Publication year - 1966
Publication title -
proceedings of the london mathematical society
Language(s) - English
Resource type - Journals
SCImago Journal Rank - 1.899
H-Index - 65
eISSN - 1460-244X
pISSN - 0024-6115
DOI - 10.1112/plms/s3-16.1.537
Subject(s) - citation , recursively enumerable language , combinatorics , mathematics , computer science , library science
The degrees of unsolvability have been extensively studied by Sacks in (4). This paper studies problems concerned with lower bounds of pairs of recursively enumerable (r.e.) degrees. It grew out of an unpublished paper written in June 1964 which presented a proof of the following conjecture of Sacks ((4) 170): there exist two r.e. degrees a, b whose greatest lower bound is 0. This result was first announced by Yates (6); the present author's proof is superficially at least quite different from that of Yates. The author is grateful to Yates for pointing out two errors in the original proof of Lemma 3, and for his careful reading of the whole of the earlier paper. The result already mentioned is Theorem 1 of this paper.
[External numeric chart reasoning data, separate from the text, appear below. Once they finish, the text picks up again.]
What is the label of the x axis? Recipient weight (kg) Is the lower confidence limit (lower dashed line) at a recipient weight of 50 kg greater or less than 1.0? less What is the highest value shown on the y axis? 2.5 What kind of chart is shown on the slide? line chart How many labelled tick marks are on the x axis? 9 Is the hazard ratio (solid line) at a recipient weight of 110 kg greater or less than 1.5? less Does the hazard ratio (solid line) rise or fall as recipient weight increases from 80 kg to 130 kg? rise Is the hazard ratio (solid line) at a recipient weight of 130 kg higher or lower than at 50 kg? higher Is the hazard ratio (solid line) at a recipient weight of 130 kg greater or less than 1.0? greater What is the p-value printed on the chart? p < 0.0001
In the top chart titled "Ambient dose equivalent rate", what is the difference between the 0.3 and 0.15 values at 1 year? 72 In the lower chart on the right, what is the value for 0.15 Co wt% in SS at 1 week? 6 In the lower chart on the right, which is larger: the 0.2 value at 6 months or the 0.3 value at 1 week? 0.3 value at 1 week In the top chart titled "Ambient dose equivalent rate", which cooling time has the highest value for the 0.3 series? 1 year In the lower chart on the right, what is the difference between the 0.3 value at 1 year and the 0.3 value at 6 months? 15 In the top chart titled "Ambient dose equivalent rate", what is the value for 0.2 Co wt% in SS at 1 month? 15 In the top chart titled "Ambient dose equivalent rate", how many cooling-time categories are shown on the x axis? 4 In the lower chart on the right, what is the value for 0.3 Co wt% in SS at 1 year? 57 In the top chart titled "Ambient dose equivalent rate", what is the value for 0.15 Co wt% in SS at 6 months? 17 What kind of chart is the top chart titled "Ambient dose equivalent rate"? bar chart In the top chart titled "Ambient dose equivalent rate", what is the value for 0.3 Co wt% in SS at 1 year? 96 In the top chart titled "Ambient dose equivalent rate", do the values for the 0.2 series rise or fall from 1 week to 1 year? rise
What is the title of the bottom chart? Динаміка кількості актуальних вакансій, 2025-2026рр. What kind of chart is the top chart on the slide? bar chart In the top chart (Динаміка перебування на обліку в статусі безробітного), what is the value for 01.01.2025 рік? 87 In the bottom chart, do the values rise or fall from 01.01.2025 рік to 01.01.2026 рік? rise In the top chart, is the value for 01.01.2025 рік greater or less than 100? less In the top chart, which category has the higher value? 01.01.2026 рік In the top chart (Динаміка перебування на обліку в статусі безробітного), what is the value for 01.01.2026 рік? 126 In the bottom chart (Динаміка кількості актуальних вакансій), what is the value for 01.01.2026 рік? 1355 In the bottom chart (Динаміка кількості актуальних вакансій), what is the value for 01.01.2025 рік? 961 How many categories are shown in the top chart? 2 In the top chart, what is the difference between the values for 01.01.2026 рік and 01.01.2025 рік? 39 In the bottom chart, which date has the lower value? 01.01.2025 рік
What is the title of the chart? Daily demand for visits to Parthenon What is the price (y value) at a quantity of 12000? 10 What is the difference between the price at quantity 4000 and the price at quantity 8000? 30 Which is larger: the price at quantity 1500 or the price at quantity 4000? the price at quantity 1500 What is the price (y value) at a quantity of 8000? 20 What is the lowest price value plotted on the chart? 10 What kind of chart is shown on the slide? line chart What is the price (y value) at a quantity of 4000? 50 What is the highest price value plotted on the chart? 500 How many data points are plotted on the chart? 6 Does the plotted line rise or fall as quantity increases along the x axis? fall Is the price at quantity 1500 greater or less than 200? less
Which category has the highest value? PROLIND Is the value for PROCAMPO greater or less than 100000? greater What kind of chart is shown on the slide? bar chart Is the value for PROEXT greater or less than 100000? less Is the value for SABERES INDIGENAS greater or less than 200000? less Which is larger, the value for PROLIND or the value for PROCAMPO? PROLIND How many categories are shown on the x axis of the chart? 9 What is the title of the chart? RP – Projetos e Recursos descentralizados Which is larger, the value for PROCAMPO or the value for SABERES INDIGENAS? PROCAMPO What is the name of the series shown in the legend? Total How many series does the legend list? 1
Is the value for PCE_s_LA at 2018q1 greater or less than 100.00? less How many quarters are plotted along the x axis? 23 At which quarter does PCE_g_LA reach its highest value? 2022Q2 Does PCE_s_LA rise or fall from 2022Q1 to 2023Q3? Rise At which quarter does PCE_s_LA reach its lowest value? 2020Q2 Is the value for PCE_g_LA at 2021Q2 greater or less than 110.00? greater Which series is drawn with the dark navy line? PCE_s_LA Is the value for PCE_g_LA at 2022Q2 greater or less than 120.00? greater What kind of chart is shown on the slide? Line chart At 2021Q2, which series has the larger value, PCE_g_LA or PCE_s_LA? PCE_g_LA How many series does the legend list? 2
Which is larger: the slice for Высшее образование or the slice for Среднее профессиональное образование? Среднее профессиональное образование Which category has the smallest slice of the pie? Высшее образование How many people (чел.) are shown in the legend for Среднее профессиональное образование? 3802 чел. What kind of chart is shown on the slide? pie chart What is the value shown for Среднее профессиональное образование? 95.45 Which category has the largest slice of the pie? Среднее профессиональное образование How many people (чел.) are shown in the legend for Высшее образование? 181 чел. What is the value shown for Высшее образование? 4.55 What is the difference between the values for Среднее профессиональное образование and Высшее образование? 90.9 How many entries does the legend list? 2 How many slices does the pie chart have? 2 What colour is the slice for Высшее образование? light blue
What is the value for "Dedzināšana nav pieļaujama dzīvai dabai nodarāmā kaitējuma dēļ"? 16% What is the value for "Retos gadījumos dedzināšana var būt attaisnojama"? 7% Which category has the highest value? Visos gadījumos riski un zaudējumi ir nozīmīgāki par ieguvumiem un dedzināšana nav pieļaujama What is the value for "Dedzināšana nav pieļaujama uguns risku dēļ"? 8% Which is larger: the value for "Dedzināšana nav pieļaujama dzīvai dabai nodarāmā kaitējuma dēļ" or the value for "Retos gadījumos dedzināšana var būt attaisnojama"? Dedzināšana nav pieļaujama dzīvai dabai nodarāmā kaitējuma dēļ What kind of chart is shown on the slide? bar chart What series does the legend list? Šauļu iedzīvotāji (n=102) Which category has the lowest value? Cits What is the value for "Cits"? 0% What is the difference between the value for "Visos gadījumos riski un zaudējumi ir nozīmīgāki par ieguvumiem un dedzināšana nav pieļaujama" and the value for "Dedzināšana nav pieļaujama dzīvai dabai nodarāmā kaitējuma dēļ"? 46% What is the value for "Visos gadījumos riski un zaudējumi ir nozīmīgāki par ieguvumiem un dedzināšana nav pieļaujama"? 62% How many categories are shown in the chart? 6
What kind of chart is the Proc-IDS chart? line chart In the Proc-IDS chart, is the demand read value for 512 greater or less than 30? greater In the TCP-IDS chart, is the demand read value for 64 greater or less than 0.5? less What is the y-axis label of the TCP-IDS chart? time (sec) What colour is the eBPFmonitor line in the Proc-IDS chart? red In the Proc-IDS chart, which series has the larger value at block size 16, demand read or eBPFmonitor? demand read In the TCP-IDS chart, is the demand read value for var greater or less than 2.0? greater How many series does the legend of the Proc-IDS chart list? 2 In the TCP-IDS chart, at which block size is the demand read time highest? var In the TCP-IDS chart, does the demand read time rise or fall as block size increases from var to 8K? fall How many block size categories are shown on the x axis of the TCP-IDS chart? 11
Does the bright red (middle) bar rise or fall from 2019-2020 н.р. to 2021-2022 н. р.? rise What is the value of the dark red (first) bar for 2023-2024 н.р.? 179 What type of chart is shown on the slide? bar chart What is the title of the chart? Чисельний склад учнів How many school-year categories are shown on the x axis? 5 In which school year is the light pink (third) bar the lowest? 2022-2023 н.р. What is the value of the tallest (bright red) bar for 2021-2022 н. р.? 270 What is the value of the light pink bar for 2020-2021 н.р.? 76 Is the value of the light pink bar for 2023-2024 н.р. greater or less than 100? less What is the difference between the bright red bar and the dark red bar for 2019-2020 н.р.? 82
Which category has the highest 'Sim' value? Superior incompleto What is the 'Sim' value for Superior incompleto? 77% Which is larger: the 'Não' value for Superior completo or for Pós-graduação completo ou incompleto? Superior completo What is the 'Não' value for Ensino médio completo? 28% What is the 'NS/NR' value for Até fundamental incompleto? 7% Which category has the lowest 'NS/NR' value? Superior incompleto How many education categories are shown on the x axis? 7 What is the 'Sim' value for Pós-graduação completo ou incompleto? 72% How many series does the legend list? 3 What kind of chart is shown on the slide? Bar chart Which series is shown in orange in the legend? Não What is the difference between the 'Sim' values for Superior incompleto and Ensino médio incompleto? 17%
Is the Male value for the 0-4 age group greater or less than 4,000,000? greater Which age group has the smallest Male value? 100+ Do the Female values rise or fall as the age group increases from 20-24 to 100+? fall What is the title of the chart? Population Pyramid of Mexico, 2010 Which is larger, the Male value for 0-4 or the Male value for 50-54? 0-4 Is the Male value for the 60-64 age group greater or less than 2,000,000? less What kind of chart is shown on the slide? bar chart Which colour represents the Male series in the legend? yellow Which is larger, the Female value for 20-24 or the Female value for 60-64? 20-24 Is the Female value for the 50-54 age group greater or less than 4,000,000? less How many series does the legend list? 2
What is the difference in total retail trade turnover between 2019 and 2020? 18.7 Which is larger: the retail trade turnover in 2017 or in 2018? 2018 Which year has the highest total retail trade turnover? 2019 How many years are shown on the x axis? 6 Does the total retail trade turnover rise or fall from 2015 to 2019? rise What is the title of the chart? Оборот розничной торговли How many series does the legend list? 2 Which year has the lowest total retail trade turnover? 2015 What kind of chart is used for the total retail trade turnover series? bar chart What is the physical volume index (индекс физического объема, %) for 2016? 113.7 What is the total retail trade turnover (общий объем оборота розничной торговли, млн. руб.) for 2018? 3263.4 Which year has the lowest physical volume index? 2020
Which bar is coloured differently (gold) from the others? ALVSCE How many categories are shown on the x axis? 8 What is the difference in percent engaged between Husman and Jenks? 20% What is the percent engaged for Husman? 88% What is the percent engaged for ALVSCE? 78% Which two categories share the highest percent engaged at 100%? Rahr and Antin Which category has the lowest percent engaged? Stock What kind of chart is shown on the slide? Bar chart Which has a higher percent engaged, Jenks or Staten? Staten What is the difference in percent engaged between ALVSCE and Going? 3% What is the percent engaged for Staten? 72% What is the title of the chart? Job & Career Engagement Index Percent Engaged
As a by-product of the construction we can obtain a' = b' = 0'; Yates has made a similar observation regarding his construction. In Theorem 2 it is proved that there are r.e. degrees a, b whose greatest lower bound is 0 such that a, b are the degrees of maximal r.e. sets. Next, we show that only for some r.e. degrees c in 0 < c < 0' do there exist r.e. degrees a, b such that c is the greatest lower bound of a and b. Finally, we show that if a and b are non-recursive r.e. degrees such that a u b = 0' then there exists a non-recursive r.e. degree c such that c < a and c < b. As a corollary it is shown that the upper semi-lattice of the r.e. degrees is not a lattice, thus verifying another conjecture of Sacks ((4) 170). Before this proof was discovered Sacks himself was developing a proof of the same conjecture. I should like to thank the referee for helpful comments.